In my energetic youth, not being able to move and having to breathe through a tube in my throat sounds like a living nightmare, as does burdening my family and friends with the task of caring for me in such a state. I cannot imagine being diagnosed with this disease and then not committing suicide, which, after all, is what most people who go through this particular situation end up doing. It would feel selfish to impose this on those around me; how strong is the pull of love when so much about the person you love no longer exists? I guess, in some sense, this is just an intensely magnified version of the ancient nightmare of growing old and becoming a burden on one’s family. I hope to God I never have to find out what it means to live with this kind of choice… that’s a selfish, selfish wish–like praying for the safety of your loved ones knowing what you mean is that someone else’s beloved is in danger instead–but I can’t help but make it.
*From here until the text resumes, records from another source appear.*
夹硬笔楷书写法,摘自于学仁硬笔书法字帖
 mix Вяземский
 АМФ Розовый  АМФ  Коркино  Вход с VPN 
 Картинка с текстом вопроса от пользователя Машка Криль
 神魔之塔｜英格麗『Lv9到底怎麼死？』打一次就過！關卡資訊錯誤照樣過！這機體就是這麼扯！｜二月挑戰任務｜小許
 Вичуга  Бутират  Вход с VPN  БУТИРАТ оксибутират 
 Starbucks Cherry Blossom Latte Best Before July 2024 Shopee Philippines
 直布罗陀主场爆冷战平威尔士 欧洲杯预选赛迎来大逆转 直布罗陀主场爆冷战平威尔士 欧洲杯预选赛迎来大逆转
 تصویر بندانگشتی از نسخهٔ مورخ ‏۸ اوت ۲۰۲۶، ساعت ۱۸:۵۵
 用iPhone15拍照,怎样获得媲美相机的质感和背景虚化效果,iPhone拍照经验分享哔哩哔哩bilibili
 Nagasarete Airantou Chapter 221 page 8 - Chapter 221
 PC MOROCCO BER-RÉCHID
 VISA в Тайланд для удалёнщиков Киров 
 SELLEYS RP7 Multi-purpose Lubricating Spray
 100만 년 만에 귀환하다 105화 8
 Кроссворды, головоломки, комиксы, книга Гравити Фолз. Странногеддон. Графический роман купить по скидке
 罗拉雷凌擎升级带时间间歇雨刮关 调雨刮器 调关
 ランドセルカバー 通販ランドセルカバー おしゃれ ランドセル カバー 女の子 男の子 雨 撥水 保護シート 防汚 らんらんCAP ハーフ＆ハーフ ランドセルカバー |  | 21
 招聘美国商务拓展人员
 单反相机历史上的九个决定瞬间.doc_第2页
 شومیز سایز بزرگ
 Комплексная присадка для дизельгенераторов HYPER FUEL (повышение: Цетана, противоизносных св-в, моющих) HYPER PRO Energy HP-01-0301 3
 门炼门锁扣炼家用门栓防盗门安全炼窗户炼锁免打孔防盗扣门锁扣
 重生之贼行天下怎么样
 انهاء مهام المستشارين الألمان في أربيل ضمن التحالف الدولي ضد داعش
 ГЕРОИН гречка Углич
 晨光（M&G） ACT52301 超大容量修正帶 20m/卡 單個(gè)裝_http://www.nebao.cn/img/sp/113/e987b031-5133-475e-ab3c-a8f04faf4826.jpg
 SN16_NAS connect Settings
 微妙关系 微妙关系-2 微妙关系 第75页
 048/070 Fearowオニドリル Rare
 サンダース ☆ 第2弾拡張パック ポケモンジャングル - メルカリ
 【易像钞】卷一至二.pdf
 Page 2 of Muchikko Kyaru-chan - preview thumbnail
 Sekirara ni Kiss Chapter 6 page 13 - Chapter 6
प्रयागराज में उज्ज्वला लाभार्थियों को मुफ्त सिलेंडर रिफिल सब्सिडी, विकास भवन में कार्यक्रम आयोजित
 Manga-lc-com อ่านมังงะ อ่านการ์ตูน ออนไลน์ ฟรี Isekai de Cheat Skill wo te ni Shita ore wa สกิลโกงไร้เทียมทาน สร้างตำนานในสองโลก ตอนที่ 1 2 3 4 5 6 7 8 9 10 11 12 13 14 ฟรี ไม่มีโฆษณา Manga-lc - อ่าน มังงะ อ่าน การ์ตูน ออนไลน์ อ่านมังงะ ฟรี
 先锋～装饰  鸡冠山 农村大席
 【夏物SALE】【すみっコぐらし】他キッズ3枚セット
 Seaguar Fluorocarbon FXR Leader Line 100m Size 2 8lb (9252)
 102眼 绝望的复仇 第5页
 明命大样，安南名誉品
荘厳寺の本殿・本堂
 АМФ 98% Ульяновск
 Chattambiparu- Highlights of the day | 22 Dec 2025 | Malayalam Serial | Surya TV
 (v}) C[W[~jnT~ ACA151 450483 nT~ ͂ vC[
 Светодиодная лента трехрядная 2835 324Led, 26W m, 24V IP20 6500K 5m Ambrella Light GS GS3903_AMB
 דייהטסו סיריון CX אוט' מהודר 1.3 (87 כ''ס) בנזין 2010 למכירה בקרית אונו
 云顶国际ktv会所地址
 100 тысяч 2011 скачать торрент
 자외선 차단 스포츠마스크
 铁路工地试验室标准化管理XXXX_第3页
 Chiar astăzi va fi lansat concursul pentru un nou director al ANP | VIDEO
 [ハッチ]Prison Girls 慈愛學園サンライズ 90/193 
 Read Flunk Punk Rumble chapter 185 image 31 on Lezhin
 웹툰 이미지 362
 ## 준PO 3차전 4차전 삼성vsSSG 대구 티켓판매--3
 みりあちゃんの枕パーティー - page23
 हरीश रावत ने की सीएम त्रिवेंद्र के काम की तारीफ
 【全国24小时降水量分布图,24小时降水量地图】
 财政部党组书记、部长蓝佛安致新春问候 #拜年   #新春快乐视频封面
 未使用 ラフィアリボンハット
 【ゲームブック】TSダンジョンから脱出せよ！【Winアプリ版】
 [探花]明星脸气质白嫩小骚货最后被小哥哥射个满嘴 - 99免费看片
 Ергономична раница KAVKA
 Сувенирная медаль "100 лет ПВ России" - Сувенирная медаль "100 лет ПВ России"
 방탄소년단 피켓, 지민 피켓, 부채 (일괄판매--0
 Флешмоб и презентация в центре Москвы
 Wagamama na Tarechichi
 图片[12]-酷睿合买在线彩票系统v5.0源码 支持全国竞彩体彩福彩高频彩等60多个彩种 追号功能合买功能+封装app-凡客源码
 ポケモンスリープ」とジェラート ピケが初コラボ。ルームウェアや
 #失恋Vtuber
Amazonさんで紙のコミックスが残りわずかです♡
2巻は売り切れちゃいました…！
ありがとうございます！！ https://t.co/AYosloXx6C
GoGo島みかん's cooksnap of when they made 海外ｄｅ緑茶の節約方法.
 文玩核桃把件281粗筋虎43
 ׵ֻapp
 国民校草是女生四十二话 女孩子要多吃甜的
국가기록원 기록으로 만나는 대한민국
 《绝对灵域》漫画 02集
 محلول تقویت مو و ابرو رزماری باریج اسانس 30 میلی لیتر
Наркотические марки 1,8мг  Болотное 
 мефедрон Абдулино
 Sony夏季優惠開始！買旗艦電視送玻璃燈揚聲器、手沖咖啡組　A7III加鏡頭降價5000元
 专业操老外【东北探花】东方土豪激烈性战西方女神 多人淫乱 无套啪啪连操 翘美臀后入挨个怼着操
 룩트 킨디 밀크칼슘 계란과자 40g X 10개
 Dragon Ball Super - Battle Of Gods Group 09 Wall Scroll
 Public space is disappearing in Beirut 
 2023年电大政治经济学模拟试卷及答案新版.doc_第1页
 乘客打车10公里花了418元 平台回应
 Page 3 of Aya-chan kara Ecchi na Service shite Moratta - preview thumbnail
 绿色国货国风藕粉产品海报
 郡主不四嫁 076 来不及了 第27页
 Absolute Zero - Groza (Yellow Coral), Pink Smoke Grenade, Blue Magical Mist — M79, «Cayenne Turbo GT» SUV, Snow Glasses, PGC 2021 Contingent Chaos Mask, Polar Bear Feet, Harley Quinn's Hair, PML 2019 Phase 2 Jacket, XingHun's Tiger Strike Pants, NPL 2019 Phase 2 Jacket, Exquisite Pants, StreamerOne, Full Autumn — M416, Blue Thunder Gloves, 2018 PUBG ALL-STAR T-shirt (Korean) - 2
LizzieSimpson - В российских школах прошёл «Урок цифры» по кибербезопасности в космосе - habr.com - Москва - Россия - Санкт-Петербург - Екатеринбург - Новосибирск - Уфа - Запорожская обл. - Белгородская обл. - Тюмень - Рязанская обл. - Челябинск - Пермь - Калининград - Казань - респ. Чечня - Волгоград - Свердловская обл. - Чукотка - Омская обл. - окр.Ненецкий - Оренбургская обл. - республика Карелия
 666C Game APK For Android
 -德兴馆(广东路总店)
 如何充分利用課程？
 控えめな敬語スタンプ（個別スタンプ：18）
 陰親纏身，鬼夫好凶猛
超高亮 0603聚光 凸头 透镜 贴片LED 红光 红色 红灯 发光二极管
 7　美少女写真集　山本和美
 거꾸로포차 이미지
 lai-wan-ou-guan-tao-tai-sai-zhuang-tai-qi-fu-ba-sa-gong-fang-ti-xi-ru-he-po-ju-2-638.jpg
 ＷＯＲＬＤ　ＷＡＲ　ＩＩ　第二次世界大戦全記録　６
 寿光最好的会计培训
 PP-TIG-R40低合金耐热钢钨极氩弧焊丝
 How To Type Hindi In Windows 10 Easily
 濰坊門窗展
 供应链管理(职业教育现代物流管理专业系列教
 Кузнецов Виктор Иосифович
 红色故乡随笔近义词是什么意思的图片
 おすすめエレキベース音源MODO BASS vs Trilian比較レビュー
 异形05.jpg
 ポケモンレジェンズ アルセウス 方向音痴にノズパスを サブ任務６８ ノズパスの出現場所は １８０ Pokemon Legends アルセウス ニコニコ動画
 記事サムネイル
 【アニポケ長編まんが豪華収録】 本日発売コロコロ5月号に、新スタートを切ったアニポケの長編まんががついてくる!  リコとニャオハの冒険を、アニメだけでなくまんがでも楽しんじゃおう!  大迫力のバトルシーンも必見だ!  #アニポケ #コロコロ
More on the subject of life, though: I received an email from my former Portuguese instructor, Clélia, today, and she has recently married and is expecting a baby girl in December! It is wonderful news and I know she will be a lovely, caring, and wise mother.
Today is also my Daddo’s birthday. I called him and wished him a happy day, and we were glad to talk to each other.
Thinking about families always reminds me of how little I know, and of the many things family-related that simply cannot be understood. There are so many complex emotions and ties involved in being a member of a family; there is no other bond on earth like the bond of family. Sometimes we resent that bond, sometimes we give thanks for it, many times we rely on it, but just try and write a coherent essay about it and it just becomes weird and inexplicable. (I discovered this while attempting to describe my family recently.) How does it happen that you consider some people family, and other people not? I don’t mean just blood relations, because Jackie and Erik are, and have been for years, members of my family as much as anyone with whom I share genetic material. A simple answer to the question is that your family is the people you stick with, and who stick with you, through all the times of your life both good and bad, but that doesn’t even begin to explain it. I just don’t know. But I am so grateful that family exists, as a concept and as a reality, and I am equally grateful for my own family members and all the ties that connect me to them.
[This post was imported on 4/10/14 from my old blog at satsumabug.livejournal.com.]